■ **To do**
Reproduce the text on age-stratified mortality word for word, from "Age Stratified Mortality" to "made publicly available.".

■ **Text section**
Age Stratified All-Cause and COVID-19 Associated Mortality
Want to share your content on R-bloggers? click here if you have a blog, or here if you don't.
Abstract:
We consider the age stratified all-cause and COVID-19 associated mortality in Germany during 2020 based on numbers provided by the Federal Statistical Office and the Robert Koch Institute.
This work is licensed under a Creative Commons Attribution-ShareAlike 4.0 International License. The markdown+Rknitr source code of this blog is available under a GNU General Public License (GPL v3) license from github.
Introduction
All-cause mortality is one of indicators used to measure the impact of the COVID-19 pandemic, because this indicator is less biased by the testing strategy needed to identify cases to have died while having a recent COVID-19 diagnosis. Since both death and COVID-19 have a strong age component, it appears crucial to take an age-stratified view on both all-cause mortality as well as deaths associated with COVID-19. This will also help to put age-related COVID-19 mortality in a bigger picture.
Age Stratified Mortality
Real-time mortality monitoring is not common in Germany, as can be seen from the coverage of the EuroMoMo monitoring for Germany, where only the two federal states Hesse and Berlin participate. However, as part of the COVID-19 response, the Federal Statistical Office (Destatis) now provides weekly updated preliminary mortality statistics of all-cause mortality in 2020. The methodology behind the numbers as well as age-stratified additional analyses are described in an accompanying publication (zur Nieden, Sommer, and Lüken 2020). The age-stratified analyses are unfortunately not continuously updated, however, up-to-date data are made publicly available.

■ **Available data**
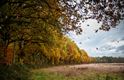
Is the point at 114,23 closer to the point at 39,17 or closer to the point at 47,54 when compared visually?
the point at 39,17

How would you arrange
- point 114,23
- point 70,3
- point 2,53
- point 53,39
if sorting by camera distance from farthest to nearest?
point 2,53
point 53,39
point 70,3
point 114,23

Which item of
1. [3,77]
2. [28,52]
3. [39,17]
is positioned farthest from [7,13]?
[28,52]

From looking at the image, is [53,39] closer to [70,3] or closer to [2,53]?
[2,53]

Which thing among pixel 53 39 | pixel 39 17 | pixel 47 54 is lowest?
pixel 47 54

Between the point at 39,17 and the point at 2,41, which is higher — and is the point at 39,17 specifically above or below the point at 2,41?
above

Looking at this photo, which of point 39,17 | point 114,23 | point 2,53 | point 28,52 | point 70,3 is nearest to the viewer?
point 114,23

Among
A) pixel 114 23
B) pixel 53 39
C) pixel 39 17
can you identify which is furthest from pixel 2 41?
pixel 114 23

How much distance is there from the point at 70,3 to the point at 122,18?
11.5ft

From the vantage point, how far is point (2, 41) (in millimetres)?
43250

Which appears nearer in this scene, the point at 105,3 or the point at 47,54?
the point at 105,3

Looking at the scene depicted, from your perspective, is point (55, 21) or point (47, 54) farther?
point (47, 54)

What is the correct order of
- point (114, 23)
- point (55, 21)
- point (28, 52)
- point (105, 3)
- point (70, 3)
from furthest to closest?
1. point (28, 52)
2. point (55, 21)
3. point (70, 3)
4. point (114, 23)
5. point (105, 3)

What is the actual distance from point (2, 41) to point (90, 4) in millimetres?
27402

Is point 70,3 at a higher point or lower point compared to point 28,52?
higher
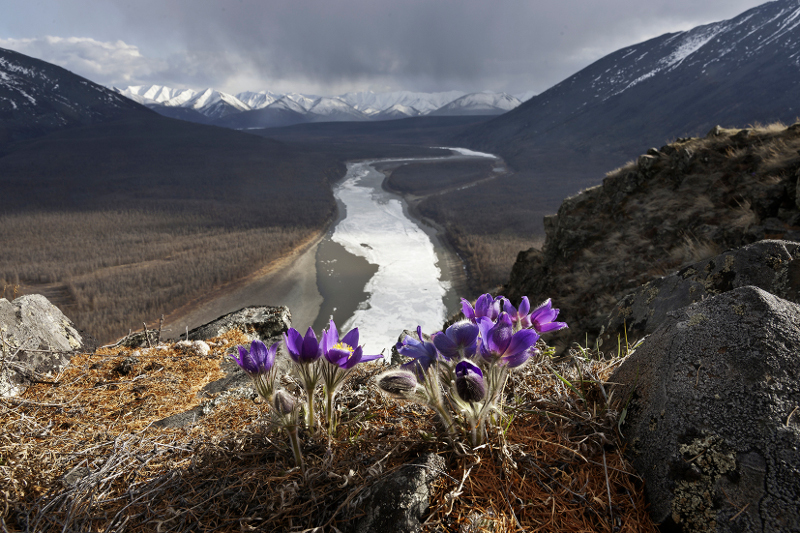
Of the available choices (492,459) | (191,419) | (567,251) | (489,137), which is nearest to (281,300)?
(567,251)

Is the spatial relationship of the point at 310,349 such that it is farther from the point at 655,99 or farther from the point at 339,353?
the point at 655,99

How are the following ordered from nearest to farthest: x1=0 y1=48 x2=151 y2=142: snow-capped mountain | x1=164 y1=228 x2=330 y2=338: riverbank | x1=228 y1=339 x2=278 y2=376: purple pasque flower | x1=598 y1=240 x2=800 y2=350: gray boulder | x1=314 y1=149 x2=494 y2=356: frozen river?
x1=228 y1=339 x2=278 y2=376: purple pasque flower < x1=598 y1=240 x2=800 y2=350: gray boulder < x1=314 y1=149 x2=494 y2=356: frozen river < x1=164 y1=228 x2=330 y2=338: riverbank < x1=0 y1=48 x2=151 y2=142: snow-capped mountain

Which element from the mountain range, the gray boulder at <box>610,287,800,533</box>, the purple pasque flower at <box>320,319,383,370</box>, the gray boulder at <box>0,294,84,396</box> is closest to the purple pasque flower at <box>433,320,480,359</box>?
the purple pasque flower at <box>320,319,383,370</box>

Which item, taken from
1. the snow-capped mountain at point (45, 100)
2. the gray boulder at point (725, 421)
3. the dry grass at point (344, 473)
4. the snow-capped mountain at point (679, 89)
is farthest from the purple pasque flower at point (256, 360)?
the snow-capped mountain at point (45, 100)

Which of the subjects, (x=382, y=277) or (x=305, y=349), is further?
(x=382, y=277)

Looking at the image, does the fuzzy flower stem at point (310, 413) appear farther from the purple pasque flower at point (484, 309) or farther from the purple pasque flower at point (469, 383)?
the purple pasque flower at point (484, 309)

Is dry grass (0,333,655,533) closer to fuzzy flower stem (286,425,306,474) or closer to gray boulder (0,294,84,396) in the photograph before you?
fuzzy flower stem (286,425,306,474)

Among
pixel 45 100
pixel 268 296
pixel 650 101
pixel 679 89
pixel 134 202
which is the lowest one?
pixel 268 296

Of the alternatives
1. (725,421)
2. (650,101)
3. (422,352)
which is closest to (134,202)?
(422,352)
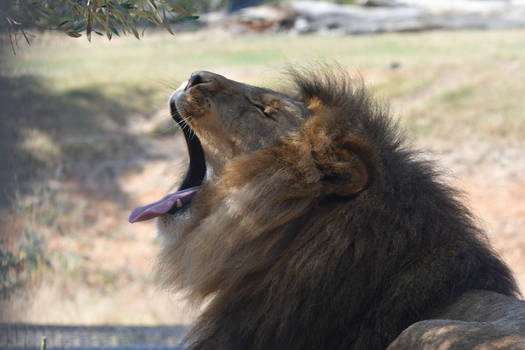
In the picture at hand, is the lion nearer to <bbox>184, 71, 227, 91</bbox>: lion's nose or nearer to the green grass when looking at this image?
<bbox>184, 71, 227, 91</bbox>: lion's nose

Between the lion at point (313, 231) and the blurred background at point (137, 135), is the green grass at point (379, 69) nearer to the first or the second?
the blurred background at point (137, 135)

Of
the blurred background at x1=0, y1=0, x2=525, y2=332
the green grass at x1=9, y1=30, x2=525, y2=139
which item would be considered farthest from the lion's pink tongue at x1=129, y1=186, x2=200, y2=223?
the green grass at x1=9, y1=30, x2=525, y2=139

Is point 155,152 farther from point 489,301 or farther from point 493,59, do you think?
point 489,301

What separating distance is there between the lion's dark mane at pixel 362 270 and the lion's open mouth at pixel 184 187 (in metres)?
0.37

■ **The completed task**
Age Stratified Mortality
Real-time mortality monitoring is not common in Germany, as can be seen from the coverage of the EuroMoMo monitoring for Germany, where only the two federal states Hesse and Berlin participate. However, as part of the COVID-19 response, the Federal Statistical Office (Destatis) now provides weekly updated preliminary mortality statistics of all-cause mortality in 2020. The methodology behind the numbers as well as age-stratified additional analyses are described in an accompanying publication (zur Nieden, Sommer, and Lüken 2020). The age-stratified analyses are unfortunately not continuously updated, however, up-to-date data are made publicly available.